From the material below, tally every line containing "States"; reply with the total only.
*** Opening of Records shown ***
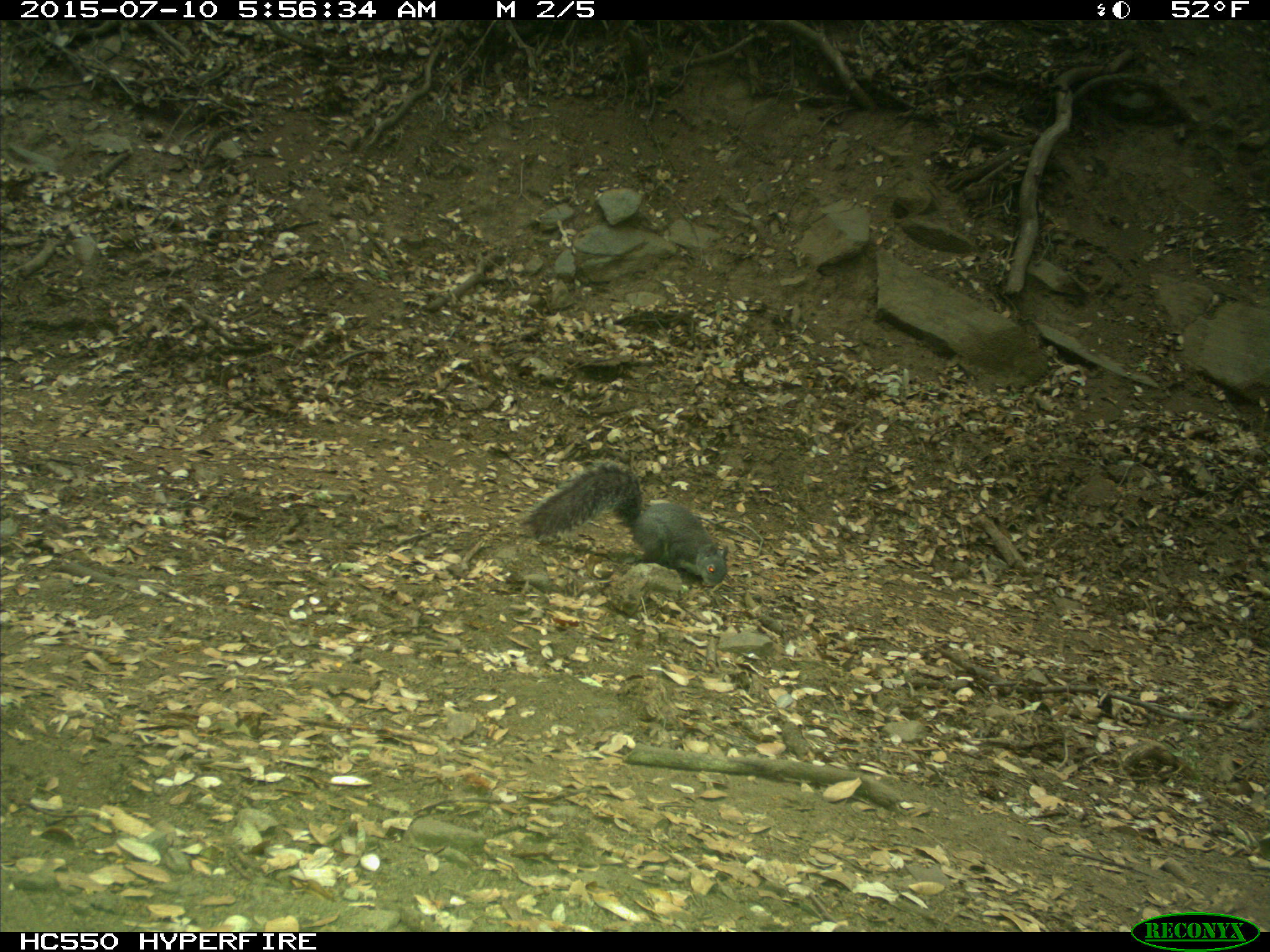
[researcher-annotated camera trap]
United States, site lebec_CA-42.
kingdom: Animalia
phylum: Chordata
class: Mammalia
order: Rodentia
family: Sciuridae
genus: Sciurus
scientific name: Sciurus carolinensis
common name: eastern gray squirrel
Sciurus carolinensis (eastern gray squirrel).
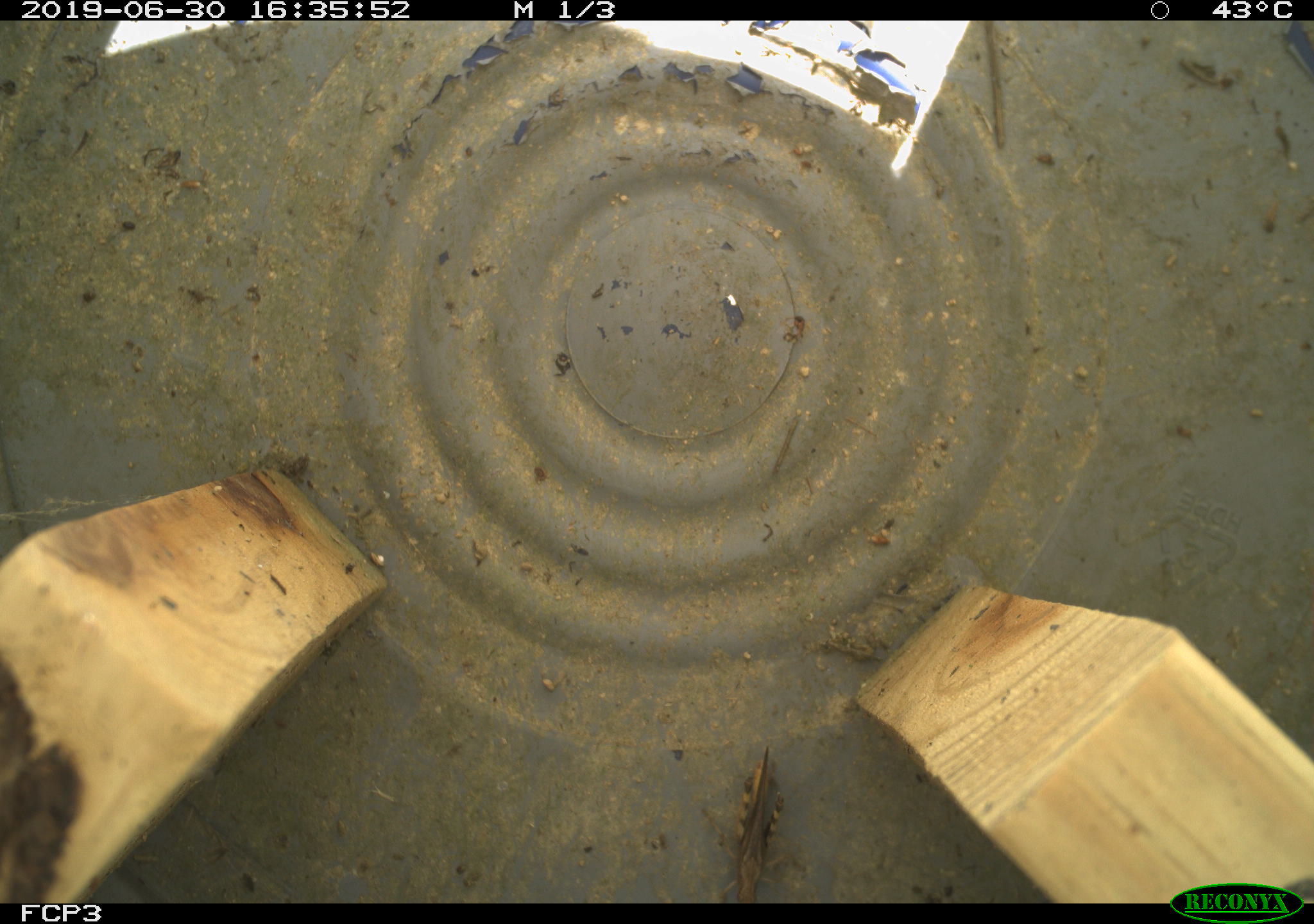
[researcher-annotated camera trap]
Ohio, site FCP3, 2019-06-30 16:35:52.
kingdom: Animalia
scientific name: Animalia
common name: animal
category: invertebrate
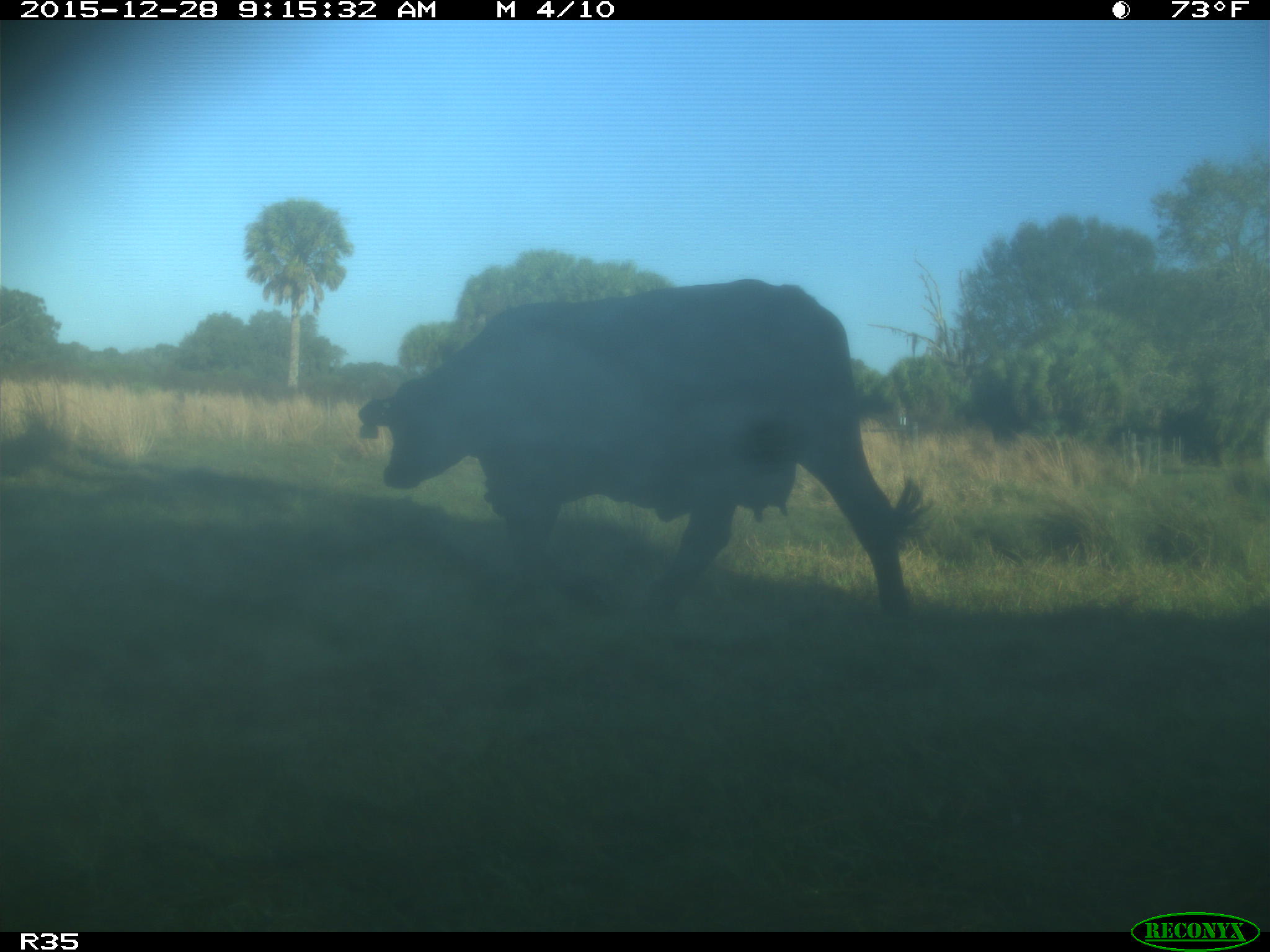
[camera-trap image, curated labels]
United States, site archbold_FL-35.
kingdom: Animalia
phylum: Chordata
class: Mammalia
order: Artiodactyla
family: Bovidae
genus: Bos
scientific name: Bos taurus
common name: domestic cow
*** Close of Records shown ***
* [Answer]
2